Выбрать главу

После стихов об Амуре идут стихи об Амурском заливе. Это уже о Владивостоке, куда переехала семья священника (иерея, то есть протопопа) Ивана Гомзякова. И эта тема — тема моря, морского простора, жизни города-порта — становится ведущей в творчестве Гомзякова. Пожалуй, никто в те годы не дал таких красочных зарисовок Владивостока, его окрестностей, как он. «С особенной полнотой отразилась в стихах П.И. Гомзякова наша суровая, прекрасная природа с ее сырым, однотонным небом и угрюмой темнотой сопок», — писала Вера Дмитриенко.

Мутно-белые, тусклые дали… Ветер мечется, воет и рвет И иголками снежной вуали По лицу беспощадно сечет[215].

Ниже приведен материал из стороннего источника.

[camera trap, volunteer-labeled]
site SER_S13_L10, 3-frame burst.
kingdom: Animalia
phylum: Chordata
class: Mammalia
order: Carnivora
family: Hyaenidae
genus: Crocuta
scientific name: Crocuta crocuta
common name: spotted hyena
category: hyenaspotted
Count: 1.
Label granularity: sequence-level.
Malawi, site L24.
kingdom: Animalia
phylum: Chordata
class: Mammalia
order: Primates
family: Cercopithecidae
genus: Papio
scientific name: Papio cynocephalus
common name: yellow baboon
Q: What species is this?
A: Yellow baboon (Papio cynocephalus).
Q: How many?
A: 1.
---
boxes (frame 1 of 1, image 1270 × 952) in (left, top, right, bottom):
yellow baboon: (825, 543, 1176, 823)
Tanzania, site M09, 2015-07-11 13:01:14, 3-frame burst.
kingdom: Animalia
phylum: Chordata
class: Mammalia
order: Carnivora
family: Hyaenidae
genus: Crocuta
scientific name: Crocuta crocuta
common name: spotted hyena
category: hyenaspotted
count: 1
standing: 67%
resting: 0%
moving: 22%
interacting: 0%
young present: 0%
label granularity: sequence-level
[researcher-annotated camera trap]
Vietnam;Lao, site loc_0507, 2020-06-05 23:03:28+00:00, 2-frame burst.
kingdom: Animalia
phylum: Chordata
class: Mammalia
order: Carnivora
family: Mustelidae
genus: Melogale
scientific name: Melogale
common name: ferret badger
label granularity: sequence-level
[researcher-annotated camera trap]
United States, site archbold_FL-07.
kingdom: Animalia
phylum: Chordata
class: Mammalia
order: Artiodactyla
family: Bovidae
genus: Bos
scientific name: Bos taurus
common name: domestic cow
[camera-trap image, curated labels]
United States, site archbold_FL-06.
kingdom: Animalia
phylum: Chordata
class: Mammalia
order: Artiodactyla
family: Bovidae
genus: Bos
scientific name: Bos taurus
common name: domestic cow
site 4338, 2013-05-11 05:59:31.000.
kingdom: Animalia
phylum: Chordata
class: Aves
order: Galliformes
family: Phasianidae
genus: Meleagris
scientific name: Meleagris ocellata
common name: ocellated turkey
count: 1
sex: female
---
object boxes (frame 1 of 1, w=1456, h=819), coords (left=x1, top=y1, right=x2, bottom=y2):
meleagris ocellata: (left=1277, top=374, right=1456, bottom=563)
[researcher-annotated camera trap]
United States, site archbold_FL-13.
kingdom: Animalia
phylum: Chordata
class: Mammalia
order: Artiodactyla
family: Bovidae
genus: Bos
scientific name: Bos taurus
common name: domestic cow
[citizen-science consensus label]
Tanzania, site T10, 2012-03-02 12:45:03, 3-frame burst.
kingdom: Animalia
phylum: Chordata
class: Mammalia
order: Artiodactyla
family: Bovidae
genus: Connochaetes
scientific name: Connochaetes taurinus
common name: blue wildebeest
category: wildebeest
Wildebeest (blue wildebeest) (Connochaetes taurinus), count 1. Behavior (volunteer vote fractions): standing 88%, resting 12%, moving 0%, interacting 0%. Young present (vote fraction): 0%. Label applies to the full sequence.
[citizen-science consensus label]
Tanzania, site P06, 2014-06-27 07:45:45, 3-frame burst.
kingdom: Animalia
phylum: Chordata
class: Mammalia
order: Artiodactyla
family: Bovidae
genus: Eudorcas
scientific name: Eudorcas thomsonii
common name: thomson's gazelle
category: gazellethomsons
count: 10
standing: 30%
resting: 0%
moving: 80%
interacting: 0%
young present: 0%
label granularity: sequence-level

В самом деле, в этих стихах «сечет» по лицу именно наша приморская пурга… Стихотворение «Утро», которое также цитировала Дмитриенко, мы также приведем полностью — оно достойно открыть антологию «приморской поэзии» (приморский мотив в русской поэзии):

Лежит окутанный полупрозрачной мглою В коричневых холмах родной Владивосток, Кой-где синеет и вьется вверх струею И алой краской дня румянится восток. Звенят мои шаги в тропе оледенелой… Иду я медленно в заброшенном саду И рву от холода рукою онемелой Полыни хрупкий лист горстями на ходу.

Речь идет о поздней осени. Но в памяти автора живут и яркие краски лета. И как знакома нам, приморцам, описанная им картина! Здесь — не общие, расхожие слова: широкое море, суровый берег, дальний край… А родное, приморское, что и нам бросалось в глаза не раз… И что поэт увидел давным-давно, еще в прошлом веке, когда нашему городу было всего-то тридцать лет:

Увядшая полынь знакомым ароматом Напомнила мне вновь и зелень, и тепло… Схожу по берегу к воде пологим скатом, Где за ночь лед настыл, где тонкое стекло…

И тут же — взгляд с берега на море, на бухту, где уже, несмотря на раннюю рань, пыхтит работяга-пароход:

Вот быстро режет лед в клубах молочных пара, Со свистом и шурша, малютка-пароход, Клокочет грудь его от внутреннего жара, Стараясь крикнуть мне: «Скорей встречай восход!» Верно переданы краски пейзажа: И точно! Над чертой холмистого извива, Где все подножие еще, синея, спит, Невидимой рукой наверх неторопливо И плавно движется пурпурный солнца щит.

«Пурпурный солнца щит…» Да, оно такое у нас — особенно в пору осенних поздних туманов и осенней ясности…

Пожаром розовым вдруг вспыхнули вершины От Тигровой горы к Орлиному гнезду. И в ясных небесах среди немой равнины Уже не вижу я Люцифера звезду.

Это — взгляд на небо, на вершины сопок, на холмистый извив Орлиного гнезда… А вот и взгляд на город:

В стекле оконных рам                                зажглись цветным фонтаном Алмаз и золото, рубин и аметист,  И новый вспыхнул день в сиянии багряном,  Царя над городом, приветлив и лучист.  Плескались за кормой запененные волны,  Прозрачный лед звенел,                                ломаясь под килем…  Стоял безмолвно я…                                и мысли были полны, Но день казался мне волшебным сном…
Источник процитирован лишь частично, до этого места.